Wem kommt keins davon bekannt vor? Das von hinten am Sitz rüttelnde, kreischende Kleinkind. Der Sitznachbar, der vergaß das Deodorant aufzutragen. Oder jener Sitznachbar, der laut schnarchend und womöglich auch sabbernd neben einem sitzt und Ihre Schulter dann auch noch als Kissen missbraucht? Sicherlich auch ein Klassiker ist der Kampf um das einem eigentlich zustehende Stück der Armlehne. Obwohl "leben und leben lassen" eigentlich schon ein Konzept ist, mit dem ich mich anfreunden kann, platzte mir persönlich einmal der Kragen, als ich mich auf einem Langstreckenflug auf einem Sitz wiederfand, der sich selbst kaum in Rücklehnstellung bringen ließ und dort, wo ich normalerweise meinen linken Fuß platzieren würde, ein Kasten Elektronik angebracht war. In der Reihe vor mir befand sich ein Paar mittleren Alters, das schon kurz nach Abflug auf die Idee kam, es sich richtig gemütlich zu machen. Soll heissen: schön zurücklehnen ohne Rücksicht auf Verluste. Am besten ohne Unterbrechung den ganzen Flug über. Für mich selbst war das schon unangenehm genug, doch als ich sah, wie meinem (weder schlecht riechenden noch schnarchenden) Sitznachbarn, ein ziemlich langgewachsener Typ, beim Arbeiten an seinem Laptop kaum noch Platz blieb und ich es für durchaus möglich hielt, dass er durch den fehlenden Raum schon Durchblutungsprobleme in den Beinen bekommmt, entschloss ich mich, für uns beide Partei zu ergreifen. Es folgte eine kurze aber hitzige Diskussion mit den Vorderleuten, welche sich im ersten Moment nun leider nicht sehr kooperativ zeigten.  Am Ende sprang dann gottseidank doch noch ein wenig mehr Beinfreiheit für uns raus.

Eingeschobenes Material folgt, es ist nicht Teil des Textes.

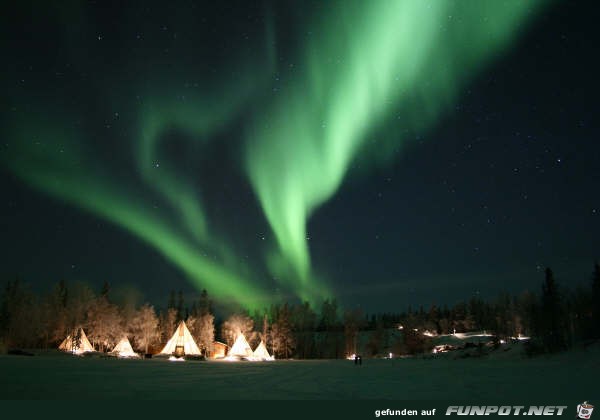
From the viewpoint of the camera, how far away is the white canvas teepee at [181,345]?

Alles Firlefanz. "Passenger Shaming", ins Leben gerufen von einer Stewardess, die in ihrer Karriere wohl schon zuviel gesehen hat, um all dies für sich alleine zu behalten, hat sich mit Ablegern auf Facebook und Instagram schnell zu einem Sammelsurium für Bilder von schamlosen Passagieren und ihren Eskapaden entwickelt. Füße, nackte wohlgemerkt, gerne seitlich am Sitz vorbei in die Reihe vor einem gedrückt oder sonst in alle Himmelsrichtungen ausgestreckt, sind hier ein wiederkehrendes Motiv, genau wie Passagiere, die ihre eigene Konfektionsgröße nicht kennen oder die Klamotten gleich ganz weglassen. Liegestützen im Gang, Leggings mit Penis-Motiven oder gar Plastiktüten über dem Kopf gehören hier definitiv noch zu den kleineren Problemen. Spätestens wenn Mama bewusst die Entscheidung fällt, der Kleine kann doch auf dem Gang sein Geschäft in ein Eimerchen erledigen oder jemand vollgepinkelte Wasserflaschen auf dem Sitz zurücklässt, fängt man allerdings an, den eigenen Glauben an das Gute im Menschen beziehungsweise an ein Mindestmaß an Vernunft zu verlieren.